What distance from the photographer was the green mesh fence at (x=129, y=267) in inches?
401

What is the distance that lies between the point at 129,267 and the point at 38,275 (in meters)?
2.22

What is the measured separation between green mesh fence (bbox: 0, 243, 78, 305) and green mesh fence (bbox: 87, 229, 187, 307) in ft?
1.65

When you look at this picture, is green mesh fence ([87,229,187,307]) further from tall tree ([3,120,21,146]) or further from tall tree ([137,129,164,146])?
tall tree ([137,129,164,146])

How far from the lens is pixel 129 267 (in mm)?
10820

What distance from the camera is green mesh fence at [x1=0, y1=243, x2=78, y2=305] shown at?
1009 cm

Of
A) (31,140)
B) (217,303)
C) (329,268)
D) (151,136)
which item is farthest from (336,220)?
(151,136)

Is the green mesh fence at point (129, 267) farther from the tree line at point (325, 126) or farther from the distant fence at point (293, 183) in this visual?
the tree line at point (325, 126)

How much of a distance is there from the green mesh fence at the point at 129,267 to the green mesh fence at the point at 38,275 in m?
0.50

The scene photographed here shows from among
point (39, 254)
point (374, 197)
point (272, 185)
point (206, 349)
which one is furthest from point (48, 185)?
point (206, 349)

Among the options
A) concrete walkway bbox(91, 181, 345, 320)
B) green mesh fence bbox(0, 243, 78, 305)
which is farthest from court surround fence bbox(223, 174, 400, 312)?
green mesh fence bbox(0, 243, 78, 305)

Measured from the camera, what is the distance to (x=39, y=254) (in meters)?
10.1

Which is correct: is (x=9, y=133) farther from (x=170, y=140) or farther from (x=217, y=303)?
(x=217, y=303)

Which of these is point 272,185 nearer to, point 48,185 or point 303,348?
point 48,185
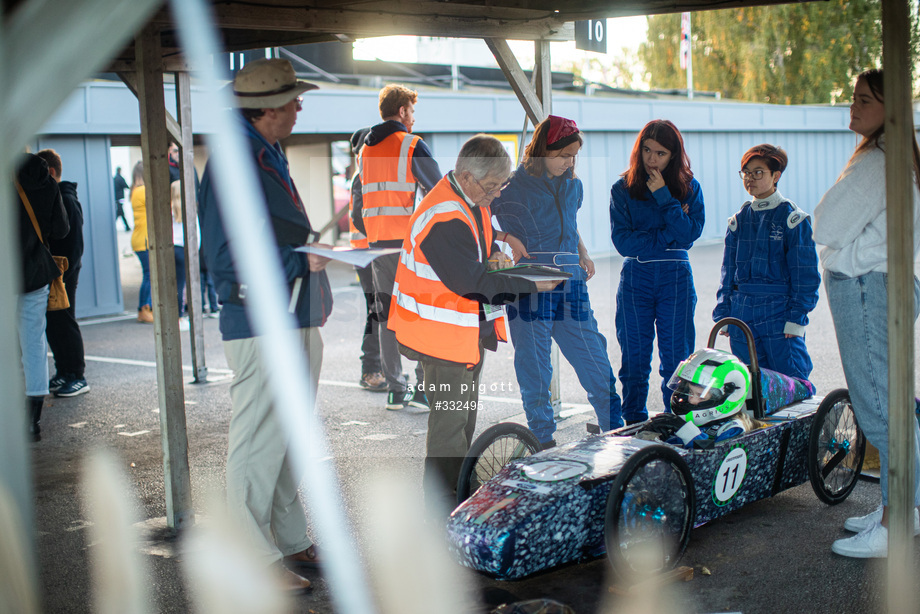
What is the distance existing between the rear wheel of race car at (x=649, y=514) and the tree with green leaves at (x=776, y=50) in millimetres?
23731

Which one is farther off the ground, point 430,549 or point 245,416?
point 245,416

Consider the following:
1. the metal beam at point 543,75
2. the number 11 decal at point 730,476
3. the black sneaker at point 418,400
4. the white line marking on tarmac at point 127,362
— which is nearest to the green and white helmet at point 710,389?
the number 11 decal at point 730,476

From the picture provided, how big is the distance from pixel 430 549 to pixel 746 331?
73.9 inches

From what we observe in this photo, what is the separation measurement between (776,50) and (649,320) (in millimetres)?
24021

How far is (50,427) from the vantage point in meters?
6.71

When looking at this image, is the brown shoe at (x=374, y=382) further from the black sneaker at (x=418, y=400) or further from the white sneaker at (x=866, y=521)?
the white sneaker at (x=866, y=521)

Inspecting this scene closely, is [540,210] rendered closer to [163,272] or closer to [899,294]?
[163,272]

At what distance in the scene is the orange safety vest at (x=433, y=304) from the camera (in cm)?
404

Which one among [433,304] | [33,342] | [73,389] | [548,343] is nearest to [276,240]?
[433,304]

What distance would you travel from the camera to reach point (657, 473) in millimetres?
3656

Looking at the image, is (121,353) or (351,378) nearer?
(351,378)

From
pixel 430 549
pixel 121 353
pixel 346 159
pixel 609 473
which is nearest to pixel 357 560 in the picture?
pixel 430 549

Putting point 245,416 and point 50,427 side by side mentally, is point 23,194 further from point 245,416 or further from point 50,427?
point 245,416

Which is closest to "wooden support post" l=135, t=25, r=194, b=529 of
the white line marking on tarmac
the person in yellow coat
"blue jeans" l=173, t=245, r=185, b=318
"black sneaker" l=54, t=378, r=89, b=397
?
"black sneaker" l=54, t=378, r=89, b=397
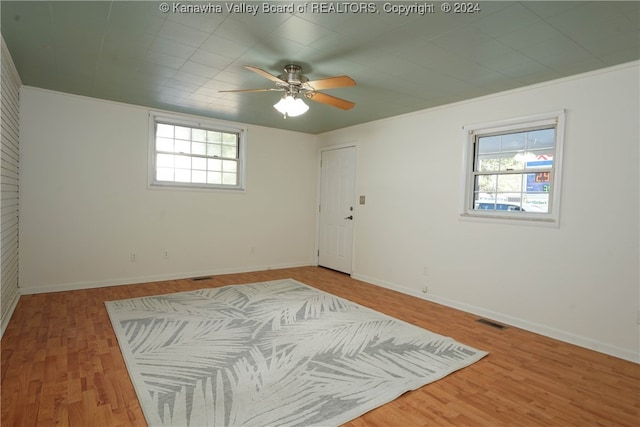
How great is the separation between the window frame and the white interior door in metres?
1.50

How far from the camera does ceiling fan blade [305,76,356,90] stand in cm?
271

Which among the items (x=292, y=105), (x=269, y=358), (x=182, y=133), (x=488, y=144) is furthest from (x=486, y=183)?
(x=182, y=133)

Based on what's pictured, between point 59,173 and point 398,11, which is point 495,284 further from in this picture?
point 59,173

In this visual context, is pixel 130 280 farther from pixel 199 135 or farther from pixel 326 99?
pixel 326 99

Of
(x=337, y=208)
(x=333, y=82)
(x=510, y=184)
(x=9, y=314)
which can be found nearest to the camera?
(x=333, y=82)

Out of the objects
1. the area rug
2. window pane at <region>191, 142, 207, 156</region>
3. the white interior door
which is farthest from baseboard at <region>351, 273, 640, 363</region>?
window pane at <region>191, 142, 207, 156</region>

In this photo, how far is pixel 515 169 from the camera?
145 inches

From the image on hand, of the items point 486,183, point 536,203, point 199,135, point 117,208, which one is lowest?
point 117,208

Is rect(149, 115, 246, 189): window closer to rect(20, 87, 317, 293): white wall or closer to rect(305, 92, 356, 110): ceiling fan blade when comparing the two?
rect(20, 87, 317, 293): white wall

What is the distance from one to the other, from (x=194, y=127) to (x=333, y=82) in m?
3.17

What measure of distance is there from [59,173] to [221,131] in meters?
2.21

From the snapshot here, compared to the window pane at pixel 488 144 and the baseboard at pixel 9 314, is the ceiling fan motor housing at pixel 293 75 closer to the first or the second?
the window pane at pixel 488 144

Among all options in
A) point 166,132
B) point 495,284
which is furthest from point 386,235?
point 166,132

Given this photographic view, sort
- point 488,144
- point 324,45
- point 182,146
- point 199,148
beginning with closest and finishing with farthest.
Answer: point 324,45
point 488,144
point 182,146
point 199,148
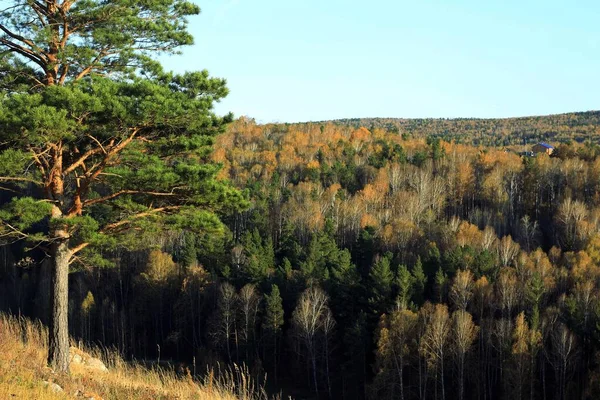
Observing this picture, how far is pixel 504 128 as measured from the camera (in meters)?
163

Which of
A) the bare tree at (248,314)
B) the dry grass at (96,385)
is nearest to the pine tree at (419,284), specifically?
the bare tree at (248,314)

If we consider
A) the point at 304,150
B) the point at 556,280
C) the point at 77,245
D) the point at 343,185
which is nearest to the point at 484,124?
the point at 304,150

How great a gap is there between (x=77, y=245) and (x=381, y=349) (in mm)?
24212

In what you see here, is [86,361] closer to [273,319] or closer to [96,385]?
[96,385]

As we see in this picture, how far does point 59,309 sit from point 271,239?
1763 inches

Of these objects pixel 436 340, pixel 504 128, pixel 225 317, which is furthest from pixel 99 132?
pixel 504 128

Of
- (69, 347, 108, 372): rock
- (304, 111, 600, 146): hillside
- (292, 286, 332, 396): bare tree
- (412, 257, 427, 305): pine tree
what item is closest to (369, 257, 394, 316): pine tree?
(412, 257, 427, 305): pine tree

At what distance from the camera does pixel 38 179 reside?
9.53 m

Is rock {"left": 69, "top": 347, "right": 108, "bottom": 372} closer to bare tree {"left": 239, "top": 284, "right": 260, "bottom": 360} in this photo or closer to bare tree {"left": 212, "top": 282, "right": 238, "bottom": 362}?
bare tree {"left": 239, "top": 284, "right": 260, "bottom": 360}

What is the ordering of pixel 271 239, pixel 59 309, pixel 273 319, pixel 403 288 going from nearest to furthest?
pixel 59 309 → pixel 403 288 → pixel 273 319 → pixel 271 239

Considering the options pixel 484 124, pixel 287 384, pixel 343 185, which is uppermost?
pixel 484 124

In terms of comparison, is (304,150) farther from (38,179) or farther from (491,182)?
(38,179)

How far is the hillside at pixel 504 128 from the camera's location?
130 m

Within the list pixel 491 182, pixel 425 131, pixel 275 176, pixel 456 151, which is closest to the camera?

◆ ◆ ◆ ◆ ◆

* Given instruction: Lines from the one containing "How great a" through the final line are to be given again verbatim, with nothing before or after.

* Solution for this task:
How great a gap is there between (x=77, y=245) and (x=381, y=349) (in mm)?
24212

In what you see here, is [86,361] closer to [273,319] or closer to [96,385]?
[96,385]

As we see in this picture, how far does point 59,309 sit from point 271,239?
1763 inches

Of these objects pixel 436 340, pixel 504 128, pixel 225 317, which is furthest from pixel 99 132?
pixel 504 128

Of
- (69, 347, 108, 372): rock
- (304, 111, 600, 146): hillside
- (292, 286, 332, 396): bare tree
- (412, 257, 427, 305): pine tree
what item is closest to (369, 257, 394, 316): pine tree?
(412, 257, 427, 305): pine tree

At what distance from the camera does pixel 38 179 reside?
9.53 m

Is rock {"left": 69, "top": 347, "right": 108, "bottom": 372} closer to bare tree {"left": 239, "top": 284, "right": 260, "bottom": 360} in this photo or closer to bare tree {"left": 212, "top": 282, "right": 238, "bottom": 362}?
bare tree {"left": 239, "top": 284, "right": 260, "bottom": 360}

What is the ordering of pixel 271 239, pixel 59 309, pixel 273 319, pixel 403 288 going from nearest to furthest?
pixel 59 309 → pixel 403 288 → pixel 273 319 → pixel 271 239

Considering the options pixel 484 124, pixel 287 384, pixel 343 185, which is uppermost?
pixel 484 124

In terms of comparison, is (304,150) farther from (38,179) or farther from (491,182)?
(38,179)

How far is the hillside at pixel 504 128 from the camera's location?
130 m

Within the list pixel 491 182, pixel 425 131, pixel 275 176, pixel 456 151, which is closest to the camera?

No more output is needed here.